Cannabis and cannabinoids: pharmacology and rationale for clinical use.

Abstract

“It is now known that there are at least two types of cannabinoid receptors. These are CB1 receptors, present mainly on central and peripheral neurones, and CB2 receptors, present mainly on immune cells. Endogenous cannabinoid receptor agonists (‘endocannabinoids’) have also been identified. The discovery of this ‘endogenous cannabinoid system’ has led to the development of selective CB1 and CB2 receptor ligands and fueled renewed interest in the clinical potential of cannabinoids. Two cannabinoid CB1 receptor agonists are already used clinically, as antiemetics or as appetite stimulants. These are D 9 – tetrahydrocannabinol (THC) and nabilone. Other possible uses for CB1 receptor agonists include the suppression of muscle spasm/spasticity associated with multiple sclerosis or spinal cord injury, the relief of chronic pain and the management of glaucoma and bronchial asthma. CB1 receptor antagonists may also have clinical applications, e. g. as appetite suppressants and in the management of schizophrenia or disorders of cognition and memory.
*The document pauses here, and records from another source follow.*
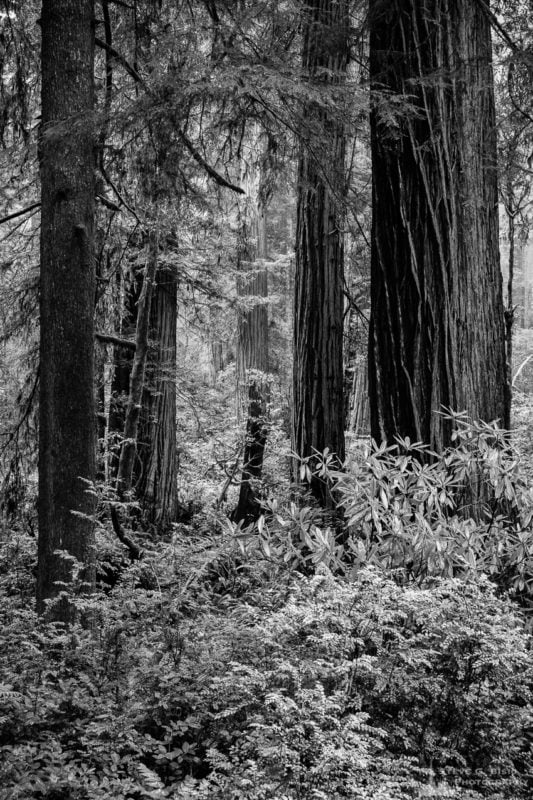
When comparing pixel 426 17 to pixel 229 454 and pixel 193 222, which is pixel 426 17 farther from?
pixel 229 454

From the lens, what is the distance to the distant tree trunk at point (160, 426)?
9703mm

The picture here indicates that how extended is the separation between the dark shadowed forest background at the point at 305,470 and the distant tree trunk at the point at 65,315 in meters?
0.02

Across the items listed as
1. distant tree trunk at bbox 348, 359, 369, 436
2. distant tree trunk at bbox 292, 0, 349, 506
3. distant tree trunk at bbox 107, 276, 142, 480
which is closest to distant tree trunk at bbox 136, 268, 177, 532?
distant tree trunk at bbox 107, 276, 142, 480

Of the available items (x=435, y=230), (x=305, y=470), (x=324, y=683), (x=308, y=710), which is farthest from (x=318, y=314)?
(x=308, y=710)

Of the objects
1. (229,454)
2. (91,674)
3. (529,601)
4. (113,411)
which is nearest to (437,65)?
(529,601)

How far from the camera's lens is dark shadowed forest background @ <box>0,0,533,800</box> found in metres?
2.52

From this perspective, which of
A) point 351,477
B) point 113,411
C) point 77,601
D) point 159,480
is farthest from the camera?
point 159,480

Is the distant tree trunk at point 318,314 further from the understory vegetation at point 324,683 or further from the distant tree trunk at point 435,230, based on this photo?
the understory vegetation at point 324,683

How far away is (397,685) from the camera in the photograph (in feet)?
8.76

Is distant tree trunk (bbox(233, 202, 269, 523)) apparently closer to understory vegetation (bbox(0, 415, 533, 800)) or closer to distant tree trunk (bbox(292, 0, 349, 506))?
distant tree trunk (bbox(292, 0, 349, 506))

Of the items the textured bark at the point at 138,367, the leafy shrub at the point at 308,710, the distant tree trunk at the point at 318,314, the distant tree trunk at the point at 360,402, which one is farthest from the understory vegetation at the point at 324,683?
the distant tree trunk at the point at 360,402

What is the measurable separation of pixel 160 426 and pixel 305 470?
21.9 feet

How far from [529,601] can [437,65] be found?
3340 millimetres

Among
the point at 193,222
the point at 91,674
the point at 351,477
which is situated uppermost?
the point at 193,222
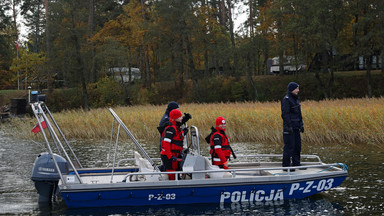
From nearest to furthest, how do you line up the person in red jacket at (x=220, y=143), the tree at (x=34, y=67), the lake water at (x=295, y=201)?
the lake water at (x=295, y=201) → the person in red jacket at (x=220, y=143) → the tree at (x=34, y=67)

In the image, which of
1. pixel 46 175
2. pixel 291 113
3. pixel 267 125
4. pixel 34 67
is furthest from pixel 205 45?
pixel 46 175

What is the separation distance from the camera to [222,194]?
1098cm

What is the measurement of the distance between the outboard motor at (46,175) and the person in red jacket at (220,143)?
371 centimetres

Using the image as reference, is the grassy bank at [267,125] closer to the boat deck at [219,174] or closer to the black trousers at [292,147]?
the boat deck at [219,174]

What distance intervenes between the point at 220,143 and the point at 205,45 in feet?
117

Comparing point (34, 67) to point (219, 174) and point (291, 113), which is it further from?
point (219, 174)

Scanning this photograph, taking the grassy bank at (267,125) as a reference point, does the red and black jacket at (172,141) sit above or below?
above

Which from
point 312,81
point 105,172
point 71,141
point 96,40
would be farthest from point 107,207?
point 96,40

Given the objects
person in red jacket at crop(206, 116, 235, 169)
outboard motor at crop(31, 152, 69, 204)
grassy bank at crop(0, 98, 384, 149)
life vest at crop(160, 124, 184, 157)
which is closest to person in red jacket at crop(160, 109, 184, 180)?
life vest at crop(160, 124, 184, 157)

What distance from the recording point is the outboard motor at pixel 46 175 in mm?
10859

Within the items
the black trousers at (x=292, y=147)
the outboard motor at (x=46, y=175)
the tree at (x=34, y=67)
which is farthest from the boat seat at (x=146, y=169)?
the tree at (x=34, y=67)

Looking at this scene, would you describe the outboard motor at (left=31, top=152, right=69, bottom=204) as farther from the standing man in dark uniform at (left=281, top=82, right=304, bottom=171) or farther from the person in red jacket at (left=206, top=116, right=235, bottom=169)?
the standing man in dark uniform at (left=281, top=82, right=304, bottom=171)

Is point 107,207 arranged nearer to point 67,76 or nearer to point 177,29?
point 177,29

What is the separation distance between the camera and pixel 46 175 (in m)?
10.9
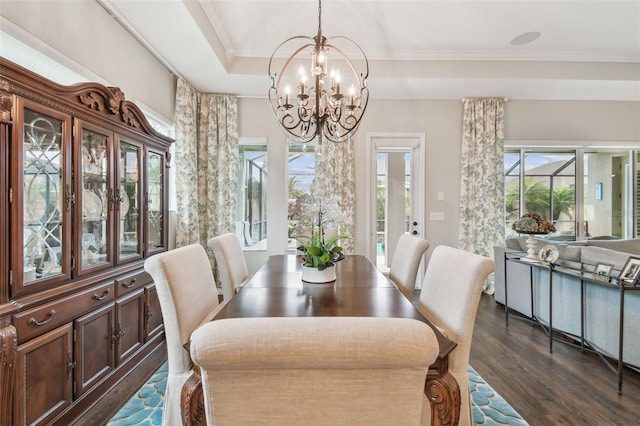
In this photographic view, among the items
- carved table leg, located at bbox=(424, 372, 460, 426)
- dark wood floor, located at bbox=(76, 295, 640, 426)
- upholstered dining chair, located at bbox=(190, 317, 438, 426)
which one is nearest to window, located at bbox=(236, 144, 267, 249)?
dark wood floor, located at bbox=(76, 295, 640, 426)

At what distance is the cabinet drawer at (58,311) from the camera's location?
1383mm

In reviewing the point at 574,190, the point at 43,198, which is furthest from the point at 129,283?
the point at 574,190

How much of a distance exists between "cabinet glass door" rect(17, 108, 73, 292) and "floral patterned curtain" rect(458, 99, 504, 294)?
438 centimetres

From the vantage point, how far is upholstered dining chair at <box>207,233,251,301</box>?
2.13 metres

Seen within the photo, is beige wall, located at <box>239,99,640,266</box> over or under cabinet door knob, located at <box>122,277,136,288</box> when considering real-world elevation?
over

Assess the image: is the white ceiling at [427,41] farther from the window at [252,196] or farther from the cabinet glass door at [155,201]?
the cabinet glass door at [155,201]

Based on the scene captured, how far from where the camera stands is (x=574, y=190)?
457 centimetres

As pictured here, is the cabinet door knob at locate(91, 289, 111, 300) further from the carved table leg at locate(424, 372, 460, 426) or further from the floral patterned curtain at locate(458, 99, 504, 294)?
the floral patterned curtain at locate(458, 99, 504, 294)

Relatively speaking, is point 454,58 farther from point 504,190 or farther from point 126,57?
point 126,57

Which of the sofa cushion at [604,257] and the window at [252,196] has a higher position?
the window at [252,196]

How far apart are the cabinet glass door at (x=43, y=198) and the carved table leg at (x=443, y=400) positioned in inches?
70.8

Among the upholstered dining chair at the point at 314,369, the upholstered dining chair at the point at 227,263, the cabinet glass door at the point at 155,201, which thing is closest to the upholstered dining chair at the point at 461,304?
the upholstered dining chair at the point at 314,369

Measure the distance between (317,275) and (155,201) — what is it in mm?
1771

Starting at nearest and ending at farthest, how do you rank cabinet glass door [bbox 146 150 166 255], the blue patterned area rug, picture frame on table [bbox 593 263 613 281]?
1. the blue patterned area rug
2. picture frame on table [bbox 593 263 613 281]
3. cabinet glass door [bbox 146 150 166 255]
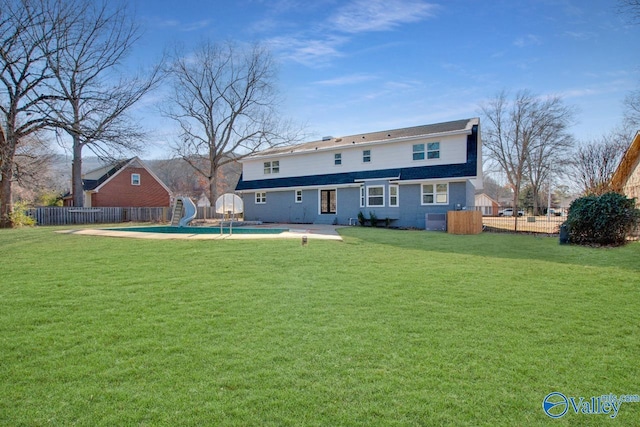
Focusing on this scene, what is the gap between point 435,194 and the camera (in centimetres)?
1970

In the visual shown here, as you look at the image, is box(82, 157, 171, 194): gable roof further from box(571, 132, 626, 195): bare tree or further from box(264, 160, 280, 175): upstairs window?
box(571, 132, 626, 195): bare tree

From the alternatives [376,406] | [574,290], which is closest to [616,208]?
[574,290]

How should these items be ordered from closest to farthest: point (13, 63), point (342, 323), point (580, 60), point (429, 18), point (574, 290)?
1. point (342, 323)
2. point (574, 290)
3. point (429, 18)
4. point (580, 60)
5. point (13, 63)

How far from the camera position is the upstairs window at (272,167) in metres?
26.7

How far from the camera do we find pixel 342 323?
445cm

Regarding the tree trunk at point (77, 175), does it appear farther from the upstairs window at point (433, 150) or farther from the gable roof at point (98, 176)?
the upstairs window at point (433, 150)

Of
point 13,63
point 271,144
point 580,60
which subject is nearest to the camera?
point 580,60

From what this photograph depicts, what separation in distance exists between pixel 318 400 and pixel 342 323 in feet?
5.53

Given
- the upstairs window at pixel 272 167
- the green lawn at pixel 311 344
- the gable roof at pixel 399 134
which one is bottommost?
the green lawn at pixel 311 344

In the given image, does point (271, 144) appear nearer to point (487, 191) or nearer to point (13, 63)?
point (13, 63)

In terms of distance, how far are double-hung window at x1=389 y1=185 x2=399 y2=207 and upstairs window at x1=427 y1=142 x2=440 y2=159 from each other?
271 cm

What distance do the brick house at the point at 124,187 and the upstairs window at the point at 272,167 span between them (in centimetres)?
1497

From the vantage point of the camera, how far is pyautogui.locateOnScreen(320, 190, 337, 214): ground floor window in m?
23.5

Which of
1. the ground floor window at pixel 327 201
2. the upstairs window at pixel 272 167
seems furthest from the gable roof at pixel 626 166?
the upstairs window at pixel 272 167
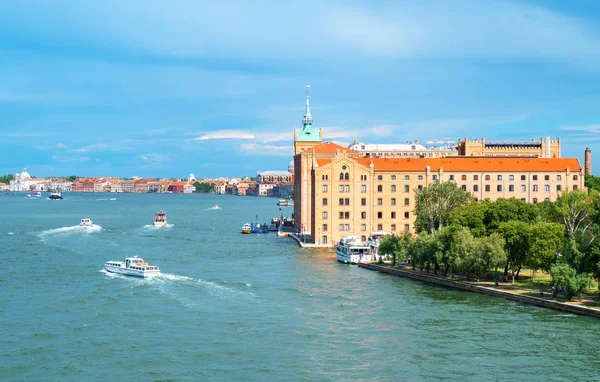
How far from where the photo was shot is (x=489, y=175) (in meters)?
127

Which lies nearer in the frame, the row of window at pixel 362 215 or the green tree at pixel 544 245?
the green tree at pixel 544 245

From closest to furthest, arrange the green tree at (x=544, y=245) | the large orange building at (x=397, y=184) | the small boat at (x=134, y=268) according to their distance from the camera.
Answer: the green tree at (x=544, y=245) < the small boat at (x=134, y=268) < the large orange building at (x=397, y=184)

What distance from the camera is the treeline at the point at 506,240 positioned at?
214ft

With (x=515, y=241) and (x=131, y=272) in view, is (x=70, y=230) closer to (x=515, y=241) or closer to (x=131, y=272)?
(x=131, y=272)

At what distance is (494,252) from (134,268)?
4073 centimetres

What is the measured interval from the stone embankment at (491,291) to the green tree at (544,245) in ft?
13.1

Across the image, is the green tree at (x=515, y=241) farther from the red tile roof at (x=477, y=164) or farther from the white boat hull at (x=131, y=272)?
the red tile roof at (x=477, y=164)

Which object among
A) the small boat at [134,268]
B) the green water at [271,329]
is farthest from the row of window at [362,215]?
the small boat at [134,268]

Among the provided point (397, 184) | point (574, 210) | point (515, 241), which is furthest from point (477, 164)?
point (515, 241)

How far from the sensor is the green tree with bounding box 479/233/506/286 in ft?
243

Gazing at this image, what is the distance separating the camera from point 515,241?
247 feet

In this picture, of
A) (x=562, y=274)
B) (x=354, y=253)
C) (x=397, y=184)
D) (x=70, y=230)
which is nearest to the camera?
(x=562, y=274)

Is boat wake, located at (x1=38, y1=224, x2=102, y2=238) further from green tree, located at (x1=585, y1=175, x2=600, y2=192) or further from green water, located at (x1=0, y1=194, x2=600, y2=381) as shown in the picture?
green tree, located at (x1=585, y1=175, x2=600, y2=192)

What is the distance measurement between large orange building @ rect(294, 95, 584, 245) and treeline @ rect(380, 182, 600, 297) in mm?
22807
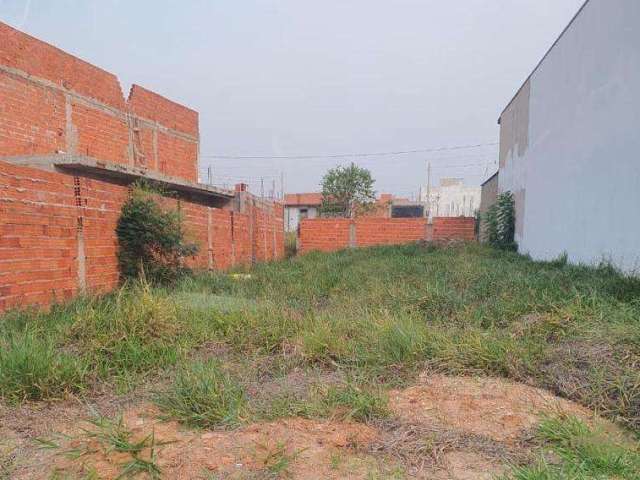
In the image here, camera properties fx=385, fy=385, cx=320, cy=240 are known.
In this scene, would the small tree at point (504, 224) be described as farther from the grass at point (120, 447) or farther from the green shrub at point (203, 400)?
the grass at point (120, 447)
So too may CB2 receptor ligands and drugs that activate cannabinoid receptors indirectly by augmenting endocannabinoid levels at cannabinoid receptors. When taken orally, THC seems to undergo variable absorption and to have a narrow ‘therapeutic window’ (dose range in which it is effective without producing significant unwanted effects). This makes it difficult to predict an oral dose that will be both effective and tolerable to a patient and indicates a need for better cannabinoid formulations and modes of administration. For the therapeutic potential of cannabis or CB1 receptor agonists to be fully exploited, it will be important to establish objectively and conclusively (a) whether these agents have efficacy against selected symptoms that is of clinical significance and, if so, whether the benefits outweigh the risks, (b) whether cannabis has therapeutic advantages over individual cannabinoids, (c) whether there is a need for additional drug treatments to manage any of the disorders against which cannabinoids are effective, and (d) whether it will be possible to develop drugs that have reduced psychotropic activity and yet retain the ability to act through CB1 receptors to produce their sought-after effects.”